For this exercise, copy exactly every line from the one holding "Tommee Tippee Closer" through the end of the data, both included. Omit pictures.

┄┄┄┄┄┄┄┄┄┄

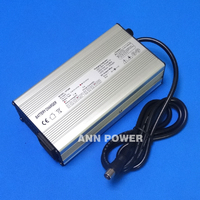 LiFePO4 Battery 48V 4A Charger E bike Battery Charger 58.4V 4A For 16S 48V 10Ah/20Ah/30Ah/40Ah lifepoe battery charging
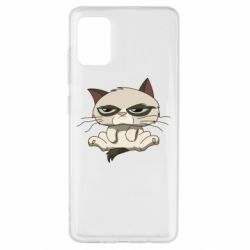 Чохол для Samsung A51 Grumpy Cat Art nope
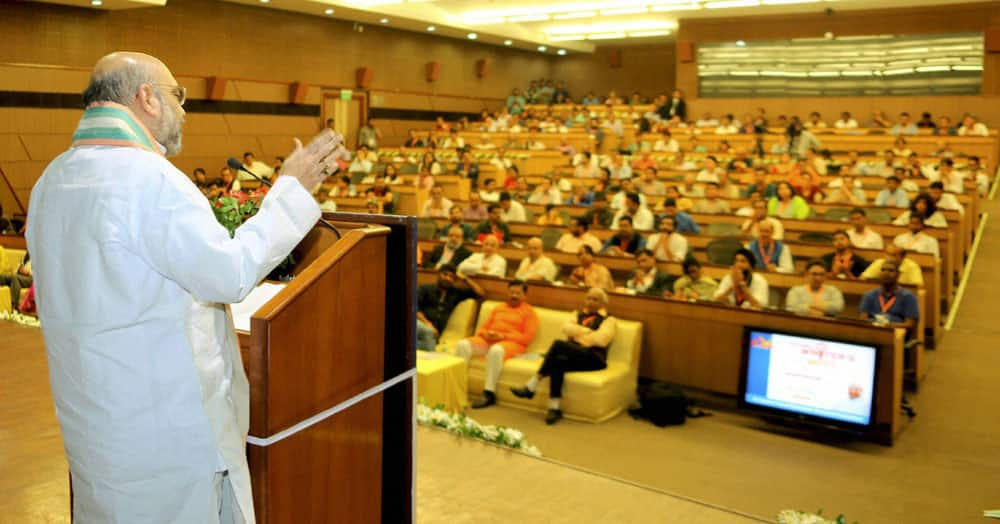 Amit Shah addresses the National Writer's Meet 2016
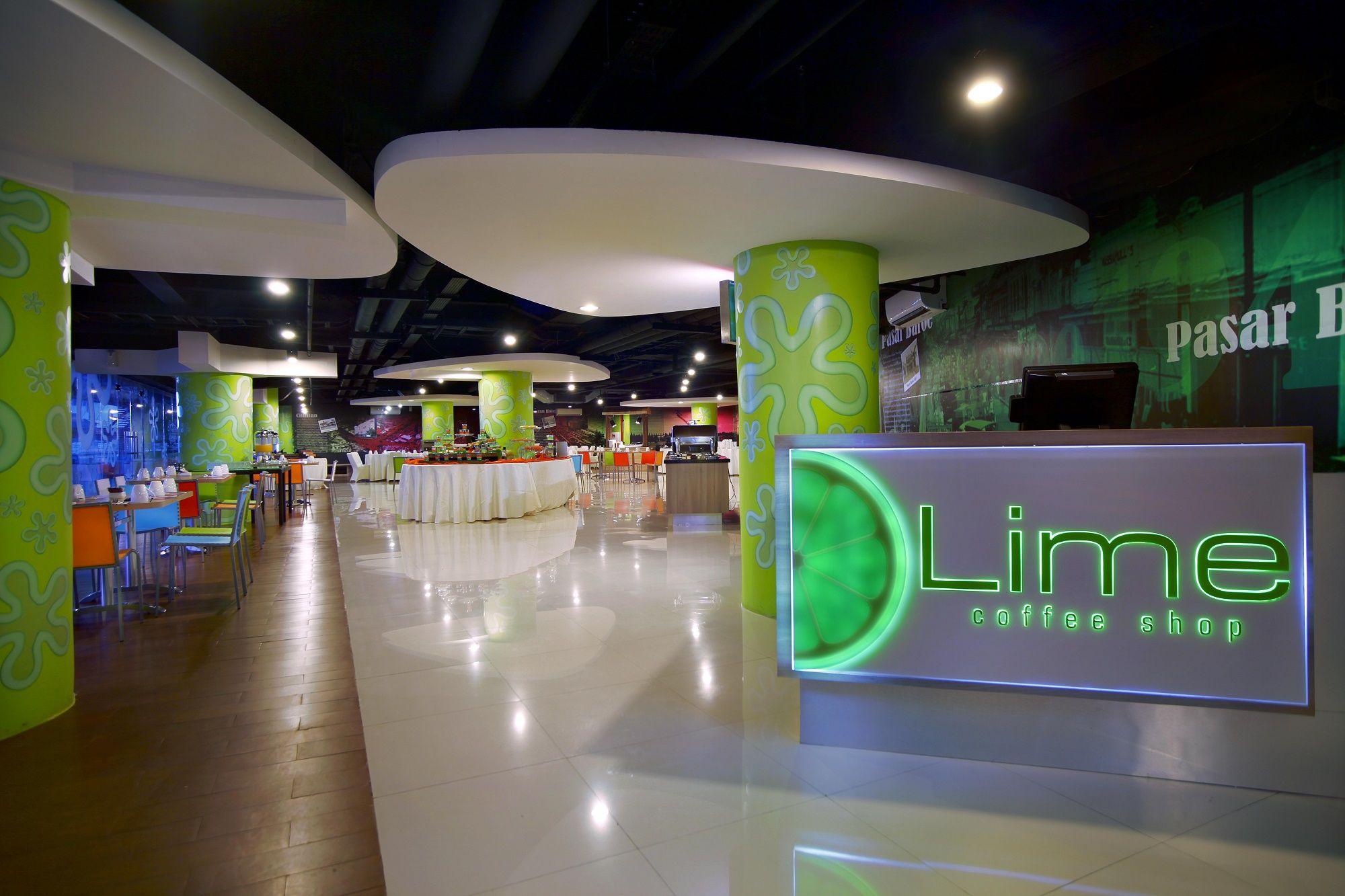 Lime Coffee Shop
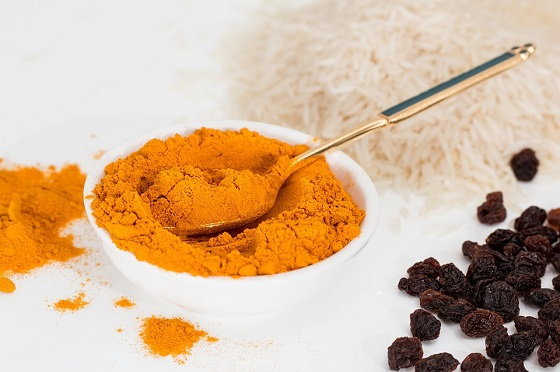 What are some of the wide-ranging health benefits of turmeric?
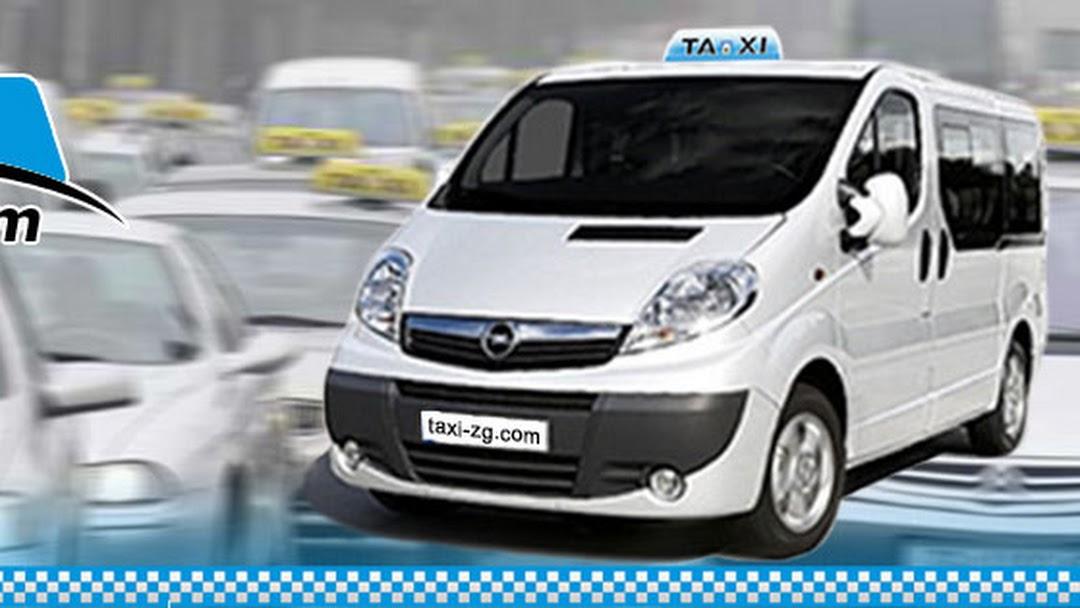 Taxi Zagreb Kombi Van Taxi Service In Zagreb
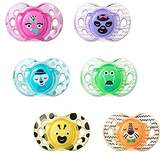 Tommee Tippee Closer to Nature Fun Pacifier, 6-18 Months, (Colours will vary)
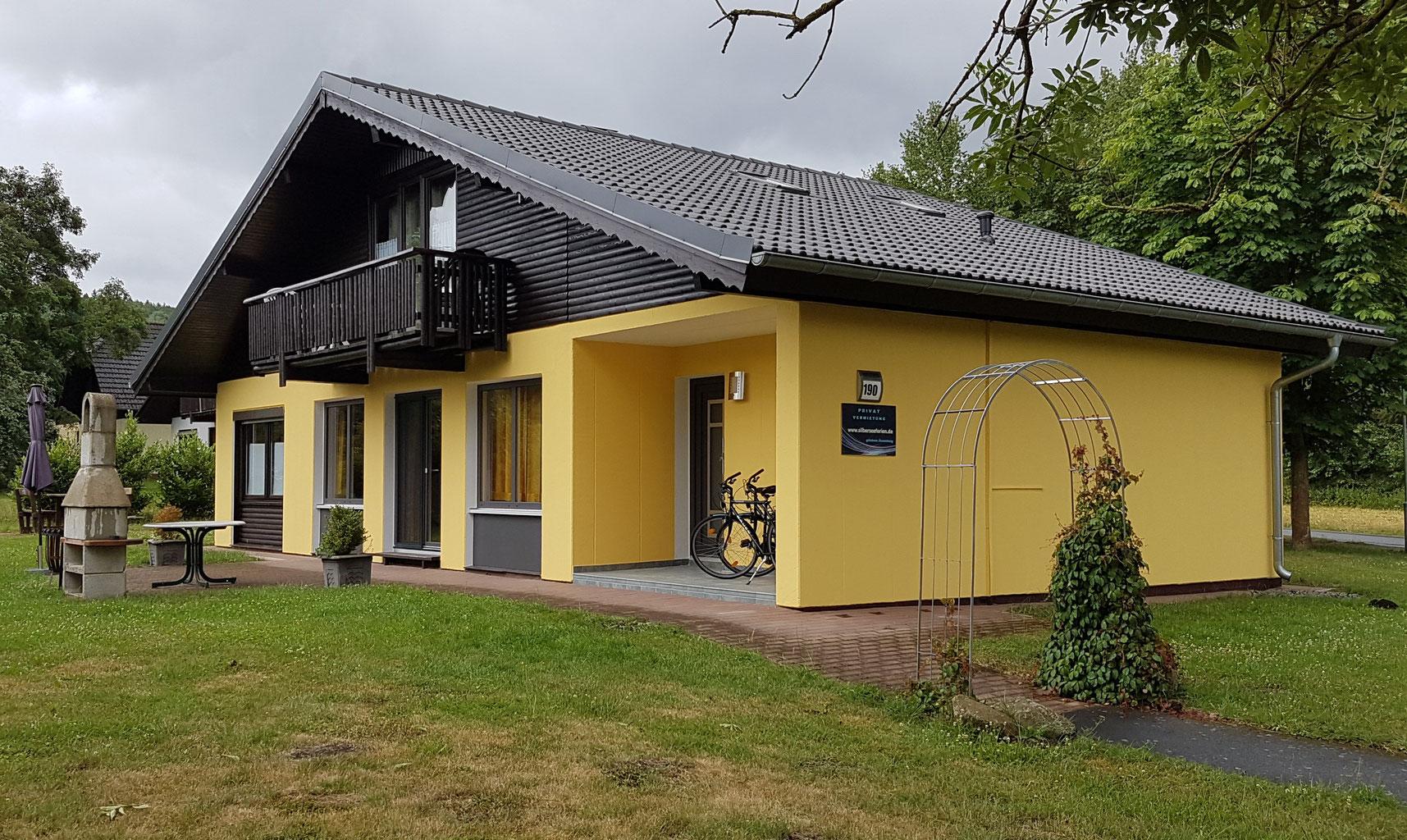 Haus Nr. 190 am Silbersee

┄┄┄┄┄┄┄┄┄┄

» **Answer section**:
 Tommee Tippee Closer to Nature Fun Pacifier, 6-18 Months, (Colours will vary)
 Haus Nr. 190 am Silbersee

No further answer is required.